In general, I have no objections adopting a new dictionary algorithm. We already switched once from ordinary binary tree algorithm to the current RB-tree algorithm. What other things would Patricia bring to the table, we don't have already?



If anyone wants to implement this in C for testing/benchmarking in newLISP, they should go ahead. I am not convinced enough to try myself.



Ps: this also caught my attention:    

"Standard Patricia imposes a restriction on the strings stored in the tree: no string can be a prefix of any other string. One reason for this is that distinguishing between the two strings would then require testing for presence of bits, as well as testing their value. "

TedWalther

#27
Quote from: "Lutz"
Ps: this also caught my attention:    

"Standard Patricia imposes a restriction on the strings stored in the tree: no string can be a prefix of any other string.
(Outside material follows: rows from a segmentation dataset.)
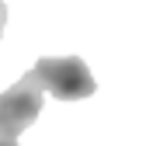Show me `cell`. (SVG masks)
Segmentation results:
<instances>
[{
	"instance_id": "cell-2",
	"label": "cell",
	"mask_w": 146,
	"mask_h": 146,
	"mask_svg": "<svg viewBox=\"0 0 146 146\" xmlns=\"http://www.w3.org/2000/svg\"><path fill=\"white\" fill-rule=\"evenodd\" d=\"M42 104H45V87L38 84L35 70H28L11 90L0 94V136L17 139L42 115Z\"/></svg>"
},
{
	"instance_id": "cell-4",
	"label": "cell",
	"mask_w": 146,
	"mask_h": 146,
	"mask_svg": "<svg viewBox=\"0 0 146 146\" xmlns=\"http://www.w3.org/2000/svg\"><path fill=\"white\" fill-rule=\"evenodd\" d=\"M0 146H17V139H7V136H0Z\"/></svg>"
},
{
	"instance_id": "cell-3",
	"label": "cell",
	"mask_w": 146,
	"mask_h": 146,
	"mask_svg": "<svg viewBox=\"0 0 146 146\" xmlns=\"http://www.w3.org/2000/svg\"><path fill=\"white\" fill-rule=\"evenodd\" d=\"M4 25H7V7H4V0H0V35H4Z\"/></svg>"
},
{
	"instance_id": "cell-1",
	"label": "cell",
	"mask_w": 146,
	"mask_h": 146,
	"mask_svg": "<svg viewBox=\"0 0 146 146\" xmlns=\"http://www.w3.org/2000/svg\"><path fill=\"white\" fill-rule=\"evenodd\" d=\"M35 77L56 101H84L98 90V80L80 56H45L35 63Z\"/></svg>"
}]
</instances>
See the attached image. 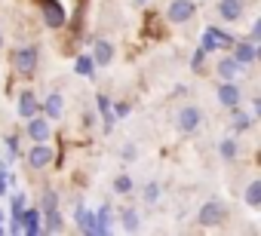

One reason for this is that distinguishing between the two strings would then require testing for presence of bits, as well as testing their value. "


Thank you Lutz, that does look like a show-stopper!
Cavemen in bearskins invaded the ivory towers of Artificial Intelligence.  Nine months later, they left with a baby named newLISP.  The women of the ivory towers wept and wailed.  \"Abomination!\" they cried.

janeTA

#28
meanwhile ...

Etherium lispy-things are charging onwards & upwards ...

https://github.com/ethereum/cpp-ethereum/wiki/LLL-Tutorial">https://github.com/ethereum/cpp-ethereu ... L-Tutorial">https://github.com/ethereum/cpp-ethereum/wiki/LLL-Tutorial

where LLL = Low-level Lisp-like Language?

janeTA

#29
What would be useful would be some de-compilers from Ethereum-script (ESn where n = 1 or now 2) to their CLL or better LLL or even better LISP and so on?